- [Given information]
* * * * *

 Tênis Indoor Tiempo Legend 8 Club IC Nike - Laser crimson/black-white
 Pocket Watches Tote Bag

* * * * *

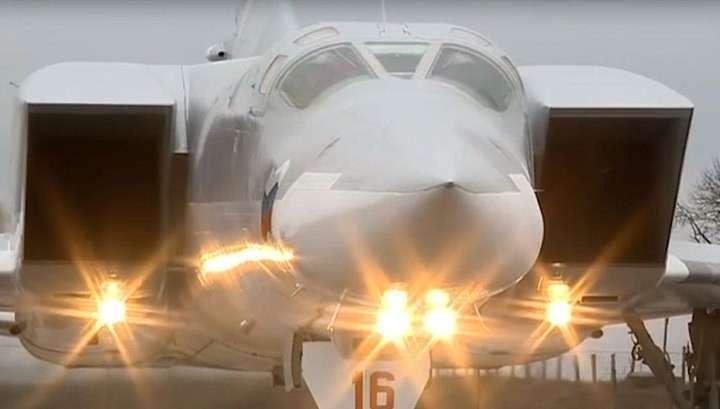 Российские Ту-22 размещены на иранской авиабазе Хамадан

* * * * *

- [Your goal]
In the listing above, find the line containing "Tênis Indoor Tiempo" and the line containing "Pocket Watches Tote Bag", then repeat those two lines and everything between them exactly.

- [Reply]
 Tênis Indoor Tiempo Legend 8 Club IC Nike - Laser crimson/black-white
 Pocket Watches Tote Bag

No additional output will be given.